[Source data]
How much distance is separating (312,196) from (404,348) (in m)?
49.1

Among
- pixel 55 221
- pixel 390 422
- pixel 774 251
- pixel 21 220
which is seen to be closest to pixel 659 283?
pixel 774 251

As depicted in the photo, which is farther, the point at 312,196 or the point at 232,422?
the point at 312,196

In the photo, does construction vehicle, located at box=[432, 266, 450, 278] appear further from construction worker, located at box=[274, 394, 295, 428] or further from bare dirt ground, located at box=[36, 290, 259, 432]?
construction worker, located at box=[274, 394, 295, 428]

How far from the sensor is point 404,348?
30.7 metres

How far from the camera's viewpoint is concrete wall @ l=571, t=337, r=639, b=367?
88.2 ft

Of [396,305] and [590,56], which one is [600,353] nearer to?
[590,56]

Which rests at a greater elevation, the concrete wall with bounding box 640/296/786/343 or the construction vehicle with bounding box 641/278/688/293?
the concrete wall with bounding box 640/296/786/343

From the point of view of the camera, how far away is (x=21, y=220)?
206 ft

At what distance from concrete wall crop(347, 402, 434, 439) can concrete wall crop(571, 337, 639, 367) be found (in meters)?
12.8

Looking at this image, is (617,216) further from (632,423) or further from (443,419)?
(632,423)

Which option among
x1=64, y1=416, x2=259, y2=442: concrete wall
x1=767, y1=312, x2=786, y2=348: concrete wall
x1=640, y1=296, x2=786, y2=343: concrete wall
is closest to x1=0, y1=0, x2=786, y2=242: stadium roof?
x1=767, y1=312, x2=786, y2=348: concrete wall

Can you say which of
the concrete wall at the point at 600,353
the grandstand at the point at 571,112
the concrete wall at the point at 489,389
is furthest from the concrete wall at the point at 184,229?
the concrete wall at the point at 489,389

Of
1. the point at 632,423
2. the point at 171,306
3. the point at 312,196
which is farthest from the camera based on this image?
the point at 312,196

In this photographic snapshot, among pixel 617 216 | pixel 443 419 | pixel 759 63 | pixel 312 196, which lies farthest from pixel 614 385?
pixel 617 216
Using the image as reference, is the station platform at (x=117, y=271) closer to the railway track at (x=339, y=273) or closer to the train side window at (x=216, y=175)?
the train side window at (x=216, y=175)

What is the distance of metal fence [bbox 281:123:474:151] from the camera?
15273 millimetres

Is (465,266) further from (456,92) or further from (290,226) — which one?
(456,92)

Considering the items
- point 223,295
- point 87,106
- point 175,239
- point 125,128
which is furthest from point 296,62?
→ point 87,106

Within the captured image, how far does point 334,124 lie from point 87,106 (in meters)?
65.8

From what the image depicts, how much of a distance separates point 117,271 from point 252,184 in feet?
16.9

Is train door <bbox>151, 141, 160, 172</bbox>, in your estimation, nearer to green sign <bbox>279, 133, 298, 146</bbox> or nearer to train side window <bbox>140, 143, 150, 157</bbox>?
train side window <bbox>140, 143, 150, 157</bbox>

- _Exercise description_:
Can you put all of the rows above into a numbered list, leaving out the blank lines?

- _Written reply_:
1. How much distance is separating (312,196) from (404,348) (in m)?
2. 49.1
3. Among
4. - pixel 55 221
5. - pixel 390 422
6. - pixel 774 251
7. - pixel 21 220
8. which is seen to be closest to pixel 659 283?
9. pixel 774 251
10. As depicted in the photo, which is farther, the point at 312,196 or the point at 232,422?
11. the point at 312,196
12. In the photo, does construction vehicle, located at box=[432, 266, 450, 278] appear further from construction worker, located at box=[274, 394, 295, 428] or further from bare dirt ground, located at box=[36, 290, 259, 432]?
13. construction worker, located at box=[274, 394, 295, 428]
14. How far from the sensor is point 404,348?
15. 30.7 metres
16. How far from the camera's viewpoint is concrete wall @ l=571, t=337, r=639, b=367?
17. 88.2 ft
18. Of [396,305] and [590,56], which one is [600,353] nearer to?
19. [590,56]
20. Which rests at a greater elevation, the concrete wall with bounding box 640/296/786/343 or the construction vehicle with bounding box 641/278/688/293?
21. the concrete wall with bounding box 640/296/786/343
22. From the point of view of the camera, how far away is (x=21, y=220)?
23. 206 ft
24. At what distance from concrete wall crop(347, 402, 434, 439) can concrete wall crop(571, 337, 639, 367) be found (in meters)?
25. 12.8
26. Looking at this image, is (617,216) further from (632,423) or further from (443,419)?
27. (632,423)
28. Which option among
29. x1=64, y1=416, x2=259, y2=442: concrete wall
30. x1=767, y1=312, x2=786, y2=348: concrete wall
31. x1=640, y1=296, x2=786, y2=343: concrete wall
32. is closest to x1=0, y1=0, x2=786, y2=242: stadium roof?
33. x1=767, y1=312, x2=786, y2=348: concrete wall
34. Can you say which of
35. the concrete wall at the point at 600,353
36. the grandstand at the point at 571,112
37. the concrete wall at the point at 489,389
38. is furthest from the concrete wall at the point at 184,229?
39. the concrete wall at the point at 489,389
40. Of
41. 1. the point at 632,423
42. 2. the point at 171,306
43. 3. the point at 312,196
44. which is farthest from the camera based on this image?
45. the point at 312,196
46. In this photographic snapshot, among pixel 617 216 | pixel 443 419 | pixel 759 63 | pixel 312 196, which lies farthest from pixel 614 385?
47. pixel 617 216
48. Using the image as reference, is the station platform at (x=117, y=271) closer to the railway track at (x=339, y=273) or closer to the train side window at (x=216, y=175)?
49. the train side window at (x=216, y=175)
50. What is the distance of metal fence [bbox 281:123:474:151] from the camera?
51. 15273 millimetres
52. Is (465,266) further from (456,92) or further from (290,226) — which one?
53. (456,92)
54. Considering the items
55. - point 223,295
56. - point 87,106
57. - point 175,239
58. - point 125,128
59. which is furthest from point 296,62?
60. → point 87,106
61. Within the captured image, how far does point 334,124 lie from point 87,106 (in meters)?
62. 65.8
63. From what the image depicts, how much of a distance separates point 117,271 from point 252,184 in feet?
64. 16.9
65. Is train door <bbox>151, 141, 160, 172</bbox>, in your estimation, nearer to green sign <bbox>279, 133, 298, 146</bbox> or nearer to train side window <bbox>140, 143, 150, 157</bbox>?
66. train side window <bbox>140, 143, 150, 157</bbox>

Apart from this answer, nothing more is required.